Note: This is an extra-cost transformer, available from Safe Software. Please contact email@example.com or call 604-501-9985.
MRF Geosystems Corporation (www.mrf.com) has produced cleaning software and made it available to FME users to apply to data as it is transformed between arbitrary input and output formats.1Portions of this work are the intellectual property of the MRF Geosystems Corporation and are used under license. Copyright © 2006 MRF Geosystems Corporation. All rights reserved.
The MRFCleaner repairs geometry, particularly during data migration from CAD to GIS, and is built upon the MRFCleanFactory, which is an integration of MRF’s cleaning technology into FME.
The MRFCleaner fixes geometric problems in input data such as line overshoots and undershoots within the user-specified tolerance. It is useful for multi-layer and multi-tolerance three-dimensional data cleaning. Typical applications include the correction of utility maps, parcel maps, topographic maps and resource maps as data is migrated from one system to another.

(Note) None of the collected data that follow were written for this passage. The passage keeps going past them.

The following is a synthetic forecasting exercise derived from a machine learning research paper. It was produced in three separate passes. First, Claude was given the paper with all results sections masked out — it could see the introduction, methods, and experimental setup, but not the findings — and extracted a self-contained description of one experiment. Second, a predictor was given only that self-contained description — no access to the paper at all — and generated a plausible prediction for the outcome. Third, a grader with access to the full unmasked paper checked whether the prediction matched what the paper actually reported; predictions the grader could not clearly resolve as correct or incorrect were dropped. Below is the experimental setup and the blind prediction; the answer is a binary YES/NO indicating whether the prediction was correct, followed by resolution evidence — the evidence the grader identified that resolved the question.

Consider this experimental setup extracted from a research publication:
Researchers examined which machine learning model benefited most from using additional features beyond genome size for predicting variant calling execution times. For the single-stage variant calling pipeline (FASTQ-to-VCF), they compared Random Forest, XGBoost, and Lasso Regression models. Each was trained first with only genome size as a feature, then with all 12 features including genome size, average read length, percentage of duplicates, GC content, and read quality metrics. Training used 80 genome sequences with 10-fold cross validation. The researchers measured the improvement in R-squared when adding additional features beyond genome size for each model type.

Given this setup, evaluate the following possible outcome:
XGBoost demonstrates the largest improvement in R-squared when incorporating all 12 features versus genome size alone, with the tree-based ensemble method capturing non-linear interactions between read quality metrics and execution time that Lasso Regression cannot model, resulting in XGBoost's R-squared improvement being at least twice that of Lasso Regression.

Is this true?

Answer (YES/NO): YES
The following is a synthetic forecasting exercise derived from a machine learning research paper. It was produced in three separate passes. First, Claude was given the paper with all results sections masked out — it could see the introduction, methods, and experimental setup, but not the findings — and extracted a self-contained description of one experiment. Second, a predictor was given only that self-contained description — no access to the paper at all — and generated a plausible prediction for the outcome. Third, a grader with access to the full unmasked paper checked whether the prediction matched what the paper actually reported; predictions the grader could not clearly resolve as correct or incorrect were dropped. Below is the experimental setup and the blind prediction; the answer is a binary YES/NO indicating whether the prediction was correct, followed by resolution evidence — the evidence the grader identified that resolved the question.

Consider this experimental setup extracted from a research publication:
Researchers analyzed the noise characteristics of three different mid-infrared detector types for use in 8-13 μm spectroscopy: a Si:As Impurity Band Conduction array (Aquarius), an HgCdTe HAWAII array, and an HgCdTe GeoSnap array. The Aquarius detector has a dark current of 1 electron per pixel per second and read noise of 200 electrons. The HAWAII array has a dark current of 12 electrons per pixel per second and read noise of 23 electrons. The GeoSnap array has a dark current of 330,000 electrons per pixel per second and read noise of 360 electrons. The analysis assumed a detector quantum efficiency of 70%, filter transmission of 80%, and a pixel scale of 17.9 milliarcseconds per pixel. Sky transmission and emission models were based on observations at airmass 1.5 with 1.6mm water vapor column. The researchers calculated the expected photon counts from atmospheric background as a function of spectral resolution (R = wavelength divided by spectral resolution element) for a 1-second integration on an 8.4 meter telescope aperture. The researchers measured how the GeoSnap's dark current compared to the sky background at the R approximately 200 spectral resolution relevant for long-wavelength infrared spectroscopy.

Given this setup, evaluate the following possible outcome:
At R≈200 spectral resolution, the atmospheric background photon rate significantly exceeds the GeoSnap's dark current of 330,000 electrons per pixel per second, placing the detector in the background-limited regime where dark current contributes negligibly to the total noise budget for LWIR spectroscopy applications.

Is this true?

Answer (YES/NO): NO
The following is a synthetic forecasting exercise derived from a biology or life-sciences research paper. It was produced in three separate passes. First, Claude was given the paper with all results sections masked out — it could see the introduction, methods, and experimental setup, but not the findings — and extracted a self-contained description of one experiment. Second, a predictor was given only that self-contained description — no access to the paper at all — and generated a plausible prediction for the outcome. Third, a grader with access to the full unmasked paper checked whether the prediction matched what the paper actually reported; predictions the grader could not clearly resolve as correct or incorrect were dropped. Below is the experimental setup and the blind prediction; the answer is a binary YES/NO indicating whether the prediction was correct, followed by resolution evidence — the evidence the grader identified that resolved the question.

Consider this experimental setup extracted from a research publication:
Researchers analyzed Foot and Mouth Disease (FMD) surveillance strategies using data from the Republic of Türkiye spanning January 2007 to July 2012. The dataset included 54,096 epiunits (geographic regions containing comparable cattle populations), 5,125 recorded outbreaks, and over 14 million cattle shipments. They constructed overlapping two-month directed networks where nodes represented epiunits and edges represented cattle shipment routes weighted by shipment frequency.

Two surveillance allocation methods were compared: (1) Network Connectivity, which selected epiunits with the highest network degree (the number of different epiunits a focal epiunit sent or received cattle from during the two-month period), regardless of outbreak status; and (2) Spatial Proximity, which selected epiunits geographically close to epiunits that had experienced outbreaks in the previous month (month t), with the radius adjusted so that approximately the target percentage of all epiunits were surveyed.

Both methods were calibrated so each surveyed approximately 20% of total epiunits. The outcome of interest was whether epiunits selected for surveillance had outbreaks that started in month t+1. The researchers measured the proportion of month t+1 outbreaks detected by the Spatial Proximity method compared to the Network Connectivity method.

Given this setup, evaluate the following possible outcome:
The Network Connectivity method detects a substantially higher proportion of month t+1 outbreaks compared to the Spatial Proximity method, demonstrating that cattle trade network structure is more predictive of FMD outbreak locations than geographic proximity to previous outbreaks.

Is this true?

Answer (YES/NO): NO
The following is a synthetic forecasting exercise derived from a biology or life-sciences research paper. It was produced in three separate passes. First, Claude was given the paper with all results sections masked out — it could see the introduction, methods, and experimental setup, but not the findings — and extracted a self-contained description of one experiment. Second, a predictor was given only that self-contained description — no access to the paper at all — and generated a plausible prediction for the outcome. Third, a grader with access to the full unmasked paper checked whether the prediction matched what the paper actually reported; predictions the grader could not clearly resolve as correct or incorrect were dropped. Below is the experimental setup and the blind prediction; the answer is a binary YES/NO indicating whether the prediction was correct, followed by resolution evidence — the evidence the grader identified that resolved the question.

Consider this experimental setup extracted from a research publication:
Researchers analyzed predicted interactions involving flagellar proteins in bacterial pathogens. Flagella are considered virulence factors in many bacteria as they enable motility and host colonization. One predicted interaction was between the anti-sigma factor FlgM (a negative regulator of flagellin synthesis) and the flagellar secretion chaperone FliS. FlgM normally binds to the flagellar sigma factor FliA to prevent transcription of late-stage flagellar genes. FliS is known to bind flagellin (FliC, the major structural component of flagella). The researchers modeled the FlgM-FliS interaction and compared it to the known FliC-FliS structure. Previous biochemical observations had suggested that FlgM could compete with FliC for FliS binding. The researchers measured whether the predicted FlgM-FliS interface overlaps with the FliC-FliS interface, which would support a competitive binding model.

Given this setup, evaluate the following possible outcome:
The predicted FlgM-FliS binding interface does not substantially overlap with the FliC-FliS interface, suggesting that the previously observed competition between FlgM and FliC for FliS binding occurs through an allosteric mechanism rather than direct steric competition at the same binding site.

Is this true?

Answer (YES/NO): NO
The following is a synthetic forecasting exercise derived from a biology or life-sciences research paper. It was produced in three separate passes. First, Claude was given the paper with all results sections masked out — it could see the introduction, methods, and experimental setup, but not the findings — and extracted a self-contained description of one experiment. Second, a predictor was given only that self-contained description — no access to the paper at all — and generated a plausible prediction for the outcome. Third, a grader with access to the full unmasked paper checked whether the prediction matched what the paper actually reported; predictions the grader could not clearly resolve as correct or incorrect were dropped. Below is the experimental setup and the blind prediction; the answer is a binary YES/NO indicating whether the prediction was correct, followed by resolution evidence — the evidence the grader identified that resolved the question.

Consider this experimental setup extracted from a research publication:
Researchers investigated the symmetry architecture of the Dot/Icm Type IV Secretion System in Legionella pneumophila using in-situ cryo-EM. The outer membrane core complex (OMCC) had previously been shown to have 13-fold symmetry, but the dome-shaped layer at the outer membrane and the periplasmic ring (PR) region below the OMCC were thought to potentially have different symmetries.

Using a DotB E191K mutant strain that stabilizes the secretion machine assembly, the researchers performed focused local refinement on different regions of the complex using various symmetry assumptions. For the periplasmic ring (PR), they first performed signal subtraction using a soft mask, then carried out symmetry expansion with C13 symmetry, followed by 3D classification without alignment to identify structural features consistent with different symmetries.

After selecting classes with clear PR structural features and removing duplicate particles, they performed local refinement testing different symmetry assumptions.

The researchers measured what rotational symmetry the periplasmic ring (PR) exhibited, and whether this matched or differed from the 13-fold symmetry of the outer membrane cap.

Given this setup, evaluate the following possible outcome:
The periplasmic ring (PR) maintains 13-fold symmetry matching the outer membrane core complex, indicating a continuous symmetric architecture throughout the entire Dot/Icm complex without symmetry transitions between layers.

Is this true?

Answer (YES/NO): NO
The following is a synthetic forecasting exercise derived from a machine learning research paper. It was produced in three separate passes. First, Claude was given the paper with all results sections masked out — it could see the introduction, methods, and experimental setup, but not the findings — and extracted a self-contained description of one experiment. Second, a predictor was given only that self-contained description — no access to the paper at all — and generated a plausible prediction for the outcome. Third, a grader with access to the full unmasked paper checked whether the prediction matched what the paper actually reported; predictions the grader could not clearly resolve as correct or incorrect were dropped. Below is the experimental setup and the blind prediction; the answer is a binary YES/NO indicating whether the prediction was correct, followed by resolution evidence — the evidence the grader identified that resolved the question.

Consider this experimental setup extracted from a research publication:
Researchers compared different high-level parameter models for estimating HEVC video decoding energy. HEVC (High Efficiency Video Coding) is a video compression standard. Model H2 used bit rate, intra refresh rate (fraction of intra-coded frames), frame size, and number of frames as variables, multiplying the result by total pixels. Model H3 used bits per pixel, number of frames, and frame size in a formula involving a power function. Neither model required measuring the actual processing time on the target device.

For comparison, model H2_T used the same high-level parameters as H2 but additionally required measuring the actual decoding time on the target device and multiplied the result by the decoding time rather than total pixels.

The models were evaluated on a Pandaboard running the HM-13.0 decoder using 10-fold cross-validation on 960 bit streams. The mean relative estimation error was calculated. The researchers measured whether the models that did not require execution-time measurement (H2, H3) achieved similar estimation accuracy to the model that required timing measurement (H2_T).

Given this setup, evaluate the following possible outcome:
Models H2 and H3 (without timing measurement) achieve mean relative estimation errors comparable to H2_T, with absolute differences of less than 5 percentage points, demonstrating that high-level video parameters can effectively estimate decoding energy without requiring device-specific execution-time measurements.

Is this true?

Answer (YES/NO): NO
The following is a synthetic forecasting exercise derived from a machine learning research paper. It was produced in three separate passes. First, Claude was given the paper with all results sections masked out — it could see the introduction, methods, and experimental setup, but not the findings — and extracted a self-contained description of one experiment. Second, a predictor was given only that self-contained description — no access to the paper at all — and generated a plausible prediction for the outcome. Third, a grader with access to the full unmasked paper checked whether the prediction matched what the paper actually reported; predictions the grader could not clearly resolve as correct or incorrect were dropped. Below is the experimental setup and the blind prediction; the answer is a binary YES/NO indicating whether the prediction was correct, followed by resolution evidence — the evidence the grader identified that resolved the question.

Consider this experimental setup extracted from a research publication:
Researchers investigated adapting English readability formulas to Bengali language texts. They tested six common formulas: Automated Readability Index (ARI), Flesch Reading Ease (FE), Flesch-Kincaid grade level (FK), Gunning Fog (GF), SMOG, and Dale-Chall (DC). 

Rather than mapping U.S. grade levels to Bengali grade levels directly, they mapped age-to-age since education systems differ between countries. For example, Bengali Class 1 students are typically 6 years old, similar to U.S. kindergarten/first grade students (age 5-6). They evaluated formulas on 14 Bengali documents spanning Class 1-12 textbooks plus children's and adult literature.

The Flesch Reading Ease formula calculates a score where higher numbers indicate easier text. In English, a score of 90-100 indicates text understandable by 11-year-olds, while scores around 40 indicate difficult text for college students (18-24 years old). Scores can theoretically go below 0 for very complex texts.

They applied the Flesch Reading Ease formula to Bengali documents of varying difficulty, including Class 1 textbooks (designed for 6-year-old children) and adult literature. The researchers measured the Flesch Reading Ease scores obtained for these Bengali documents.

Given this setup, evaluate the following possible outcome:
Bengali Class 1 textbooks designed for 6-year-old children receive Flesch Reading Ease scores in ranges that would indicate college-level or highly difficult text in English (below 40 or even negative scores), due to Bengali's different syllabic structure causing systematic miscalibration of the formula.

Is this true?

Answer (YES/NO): NO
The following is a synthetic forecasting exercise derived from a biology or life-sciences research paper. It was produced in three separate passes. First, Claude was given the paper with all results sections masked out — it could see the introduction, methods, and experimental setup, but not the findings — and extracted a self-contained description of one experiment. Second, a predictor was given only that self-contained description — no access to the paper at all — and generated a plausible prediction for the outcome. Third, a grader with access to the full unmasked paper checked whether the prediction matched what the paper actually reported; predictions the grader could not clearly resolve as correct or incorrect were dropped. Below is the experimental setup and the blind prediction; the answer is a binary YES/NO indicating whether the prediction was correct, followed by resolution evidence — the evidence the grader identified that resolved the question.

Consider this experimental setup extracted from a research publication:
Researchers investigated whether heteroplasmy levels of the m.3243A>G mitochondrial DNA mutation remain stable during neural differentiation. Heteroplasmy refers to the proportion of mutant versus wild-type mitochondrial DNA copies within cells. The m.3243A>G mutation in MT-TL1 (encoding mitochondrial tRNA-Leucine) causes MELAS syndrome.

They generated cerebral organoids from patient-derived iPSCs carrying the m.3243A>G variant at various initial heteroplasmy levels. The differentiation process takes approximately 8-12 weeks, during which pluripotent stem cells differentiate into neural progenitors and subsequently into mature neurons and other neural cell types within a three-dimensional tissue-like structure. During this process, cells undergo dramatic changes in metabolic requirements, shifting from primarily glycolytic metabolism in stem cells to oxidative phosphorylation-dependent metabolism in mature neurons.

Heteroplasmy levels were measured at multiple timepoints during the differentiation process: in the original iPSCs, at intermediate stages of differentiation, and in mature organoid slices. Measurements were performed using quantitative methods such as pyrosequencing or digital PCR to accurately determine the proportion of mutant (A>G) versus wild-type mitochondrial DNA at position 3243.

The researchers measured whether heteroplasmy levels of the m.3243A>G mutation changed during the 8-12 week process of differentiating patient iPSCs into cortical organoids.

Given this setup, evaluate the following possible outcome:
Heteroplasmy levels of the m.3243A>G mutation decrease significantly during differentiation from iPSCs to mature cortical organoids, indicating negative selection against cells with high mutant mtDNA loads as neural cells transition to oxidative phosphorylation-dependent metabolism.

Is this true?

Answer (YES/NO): NO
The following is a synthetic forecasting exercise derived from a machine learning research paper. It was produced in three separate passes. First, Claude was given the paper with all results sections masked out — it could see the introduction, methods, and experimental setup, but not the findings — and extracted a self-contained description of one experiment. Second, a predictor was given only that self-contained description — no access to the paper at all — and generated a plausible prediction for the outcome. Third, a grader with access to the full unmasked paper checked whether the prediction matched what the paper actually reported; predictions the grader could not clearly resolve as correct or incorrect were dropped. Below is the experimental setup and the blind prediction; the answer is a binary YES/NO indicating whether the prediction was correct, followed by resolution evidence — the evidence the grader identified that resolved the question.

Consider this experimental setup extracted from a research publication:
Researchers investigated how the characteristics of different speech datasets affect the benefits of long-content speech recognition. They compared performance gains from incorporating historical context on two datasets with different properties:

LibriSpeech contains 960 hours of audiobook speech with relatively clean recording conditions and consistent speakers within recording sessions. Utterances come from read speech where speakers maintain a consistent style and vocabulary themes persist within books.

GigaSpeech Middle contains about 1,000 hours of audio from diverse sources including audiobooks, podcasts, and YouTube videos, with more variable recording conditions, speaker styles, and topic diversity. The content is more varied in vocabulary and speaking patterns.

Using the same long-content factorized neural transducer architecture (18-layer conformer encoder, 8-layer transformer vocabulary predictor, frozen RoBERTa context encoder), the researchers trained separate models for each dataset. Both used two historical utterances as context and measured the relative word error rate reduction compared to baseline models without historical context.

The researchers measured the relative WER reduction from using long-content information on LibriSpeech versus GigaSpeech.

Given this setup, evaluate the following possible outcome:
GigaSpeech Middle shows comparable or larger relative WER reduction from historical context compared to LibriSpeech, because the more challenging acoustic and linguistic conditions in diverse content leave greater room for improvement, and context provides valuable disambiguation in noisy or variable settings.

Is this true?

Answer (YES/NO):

The MRFCleaner includes the following functionality:
- fuzzy tolerance
- extending lines
- weeding lines
- joining lines
- processing short elements
- removing gaps
- removing duplicates
- removing dangles
- performing conflation
The number of layers used in cleaning the data is determined by the number of different cleaning tolerance values of input features. Features that have the same cleaning tolerances are processed as being on the same layer. This allows feature data from a high-quality data source to be assigned a low cleaning tolerance and integrated with data from a lower-quality data source which would be given a larger cleaning tolerance.
Geometries such as path, polygon, donut, ellipse, elliptical arc, multi-area, multi-curve, text, and multi-text are converted to basic geometries such as point, line, path, arc or multi-point prior to the cleaning process. The cleaner understands and works with circular arcs. Input features with invalid geometries are ignored and deleted.
You can also use one more of the following transformers to perform singular MRFCleaner operations. These transformer parameters are all available as part of this MRF2DCleaner transformer, but you may wish to use separate transformers so that the operations are more easily visible in your workflow.
Each feature that is output through the Cleaned port has a new attribute mrf_clean_status added to specify whether the feature is modified, created, or will remain unchanged in the cleaning process. The possible values of this attribute are "Modified", "Created" and "Original".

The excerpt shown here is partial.